The shape is always the same: tag what you want to keep out, then negate it on read.
| What you want | Filter |
|---|---|
| Records you have not pushed to your CRM yet | NOT_tags=Synced |
| Prospects only — no existing customers | NOT_tags=Customer |
| Permanent exclusion list | NOT_tags=Competitor,Churned,Blacklist |
| In-target, not-yet-customer, not-yet-synced | label=1 & NOT_tags=Customer,Synced |
Every tag you introduce becomes a future filter and anti-filter. A tag you set today is a query you do not have to write tomorrow. Cheap to add, expensive to retrofit — pick names you are willing to live with.
Considerations
| Point | Detail |
|---|---|
| PATCH replaces, not adds | Sending tags=Customer,VIP to a company already tagged Customer,Synced loses Synced. To add: read current tags, append, write back in one call. |
| Tags are case-sensitive | Customer ≠ customer.
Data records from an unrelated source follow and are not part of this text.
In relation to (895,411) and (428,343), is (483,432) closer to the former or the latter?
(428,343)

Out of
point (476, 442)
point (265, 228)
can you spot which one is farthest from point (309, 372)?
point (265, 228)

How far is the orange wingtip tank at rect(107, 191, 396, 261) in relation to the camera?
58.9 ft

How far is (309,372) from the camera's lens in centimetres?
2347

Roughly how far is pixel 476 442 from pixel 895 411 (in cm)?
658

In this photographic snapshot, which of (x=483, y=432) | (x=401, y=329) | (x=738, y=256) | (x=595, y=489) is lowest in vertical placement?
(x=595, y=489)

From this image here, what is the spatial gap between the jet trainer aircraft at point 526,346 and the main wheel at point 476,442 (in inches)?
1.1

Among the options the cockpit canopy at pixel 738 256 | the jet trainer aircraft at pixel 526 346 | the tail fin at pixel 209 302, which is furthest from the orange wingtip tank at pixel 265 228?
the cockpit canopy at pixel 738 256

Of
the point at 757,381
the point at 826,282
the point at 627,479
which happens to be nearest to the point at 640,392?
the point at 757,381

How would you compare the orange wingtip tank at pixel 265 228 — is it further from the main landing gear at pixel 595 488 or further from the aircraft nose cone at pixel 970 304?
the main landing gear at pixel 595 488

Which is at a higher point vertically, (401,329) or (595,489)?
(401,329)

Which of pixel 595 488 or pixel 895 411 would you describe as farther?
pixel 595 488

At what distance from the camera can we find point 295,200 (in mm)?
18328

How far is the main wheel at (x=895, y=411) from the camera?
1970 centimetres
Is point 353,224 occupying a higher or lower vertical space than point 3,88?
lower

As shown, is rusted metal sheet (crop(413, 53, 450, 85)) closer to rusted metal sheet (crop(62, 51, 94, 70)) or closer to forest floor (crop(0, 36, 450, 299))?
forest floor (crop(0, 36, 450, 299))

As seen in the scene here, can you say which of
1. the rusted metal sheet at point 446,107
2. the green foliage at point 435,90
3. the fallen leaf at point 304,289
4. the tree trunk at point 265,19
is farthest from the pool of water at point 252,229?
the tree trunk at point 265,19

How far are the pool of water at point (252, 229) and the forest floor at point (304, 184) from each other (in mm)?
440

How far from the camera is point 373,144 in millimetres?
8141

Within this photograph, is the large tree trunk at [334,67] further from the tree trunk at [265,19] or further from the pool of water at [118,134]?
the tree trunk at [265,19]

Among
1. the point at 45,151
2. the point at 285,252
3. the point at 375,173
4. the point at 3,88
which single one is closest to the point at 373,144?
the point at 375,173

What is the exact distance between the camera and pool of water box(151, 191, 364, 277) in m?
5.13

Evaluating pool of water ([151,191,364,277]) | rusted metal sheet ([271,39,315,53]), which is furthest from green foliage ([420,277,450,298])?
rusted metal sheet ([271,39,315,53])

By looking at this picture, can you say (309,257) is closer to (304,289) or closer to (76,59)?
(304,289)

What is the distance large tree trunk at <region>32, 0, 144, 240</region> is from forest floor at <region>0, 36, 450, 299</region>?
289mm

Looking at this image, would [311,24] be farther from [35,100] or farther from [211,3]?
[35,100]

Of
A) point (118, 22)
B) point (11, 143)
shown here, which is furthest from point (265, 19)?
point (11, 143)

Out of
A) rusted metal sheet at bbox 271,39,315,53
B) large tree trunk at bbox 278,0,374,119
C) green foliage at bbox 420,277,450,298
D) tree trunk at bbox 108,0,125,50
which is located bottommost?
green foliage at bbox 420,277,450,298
Pick a convention (we lean PascalCase) and document it somewhere central. |
| URL-encode tag values | Spaces, commas inside a single tag, and any special characters need encoding before they hit the URL. |
| label is exclusive | A company has exactly one label at a time, picked from {-1, 0, 1}. There is no multi-value form. |
| label is a signal back to us | Tags are just yours. label=1/0 nudges FirmTrace matching toward (or away from) records that look like your in-target ones. |
| Invalid id → 403, not 404 | A non-existent or wrong-account company id returns 403 with no records updated. Validate ids upstream. |
Errors & retry
Sort responses into the usual three buckets.
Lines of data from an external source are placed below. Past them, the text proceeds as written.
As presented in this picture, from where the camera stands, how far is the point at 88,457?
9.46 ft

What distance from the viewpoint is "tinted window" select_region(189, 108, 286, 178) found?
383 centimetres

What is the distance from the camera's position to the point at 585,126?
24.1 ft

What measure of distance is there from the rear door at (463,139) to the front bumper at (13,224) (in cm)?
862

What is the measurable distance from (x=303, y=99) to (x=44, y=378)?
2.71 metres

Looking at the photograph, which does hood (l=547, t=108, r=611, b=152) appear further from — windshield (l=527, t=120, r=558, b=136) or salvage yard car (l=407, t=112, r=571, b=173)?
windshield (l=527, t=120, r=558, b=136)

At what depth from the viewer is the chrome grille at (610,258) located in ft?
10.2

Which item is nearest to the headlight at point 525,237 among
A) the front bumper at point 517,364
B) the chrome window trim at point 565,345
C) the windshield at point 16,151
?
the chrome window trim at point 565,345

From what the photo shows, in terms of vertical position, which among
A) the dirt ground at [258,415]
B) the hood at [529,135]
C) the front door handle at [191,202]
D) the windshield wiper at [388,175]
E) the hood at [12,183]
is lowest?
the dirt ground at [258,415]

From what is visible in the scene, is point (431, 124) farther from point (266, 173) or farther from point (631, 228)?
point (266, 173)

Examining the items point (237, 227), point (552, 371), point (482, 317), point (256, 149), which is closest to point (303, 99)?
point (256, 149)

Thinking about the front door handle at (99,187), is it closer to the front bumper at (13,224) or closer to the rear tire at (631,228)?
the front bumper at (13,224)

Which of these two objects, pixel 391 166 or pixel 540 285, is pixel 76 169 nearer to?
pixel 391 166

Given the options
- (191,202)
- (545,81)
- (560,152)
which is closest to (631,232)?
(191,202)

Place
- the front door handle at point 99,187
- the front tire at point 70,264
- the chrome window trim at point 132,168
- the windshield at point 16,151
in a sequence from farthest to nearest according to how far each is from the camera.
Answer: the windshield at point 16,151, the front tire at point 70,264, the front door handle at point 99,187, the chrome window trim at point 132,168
| Bucket | Examples | What to do |
|---|---|---|
| Transient | network, 5xx,
429 |
Retry with exponential backoff (1s → 2s → 4s, capped). On
429, respect Retry-After if present.
|
| Permanent | 403 (invalid id), other 4xx | Log and stop for that record. Retrying an invalid id will not start working — fix upstream. |
| Success | 200 | Response echoes the updated record. Persist it locally — see callout below. |
PATCH is naturally idempotent on the same payload — two identical writes produce the same
end state. The risk is the read-modify-write race: two processes that both compute a new
tag set from the same starting point will overwrite each other. Serialize writes per company.id, or accept last-writer-wins.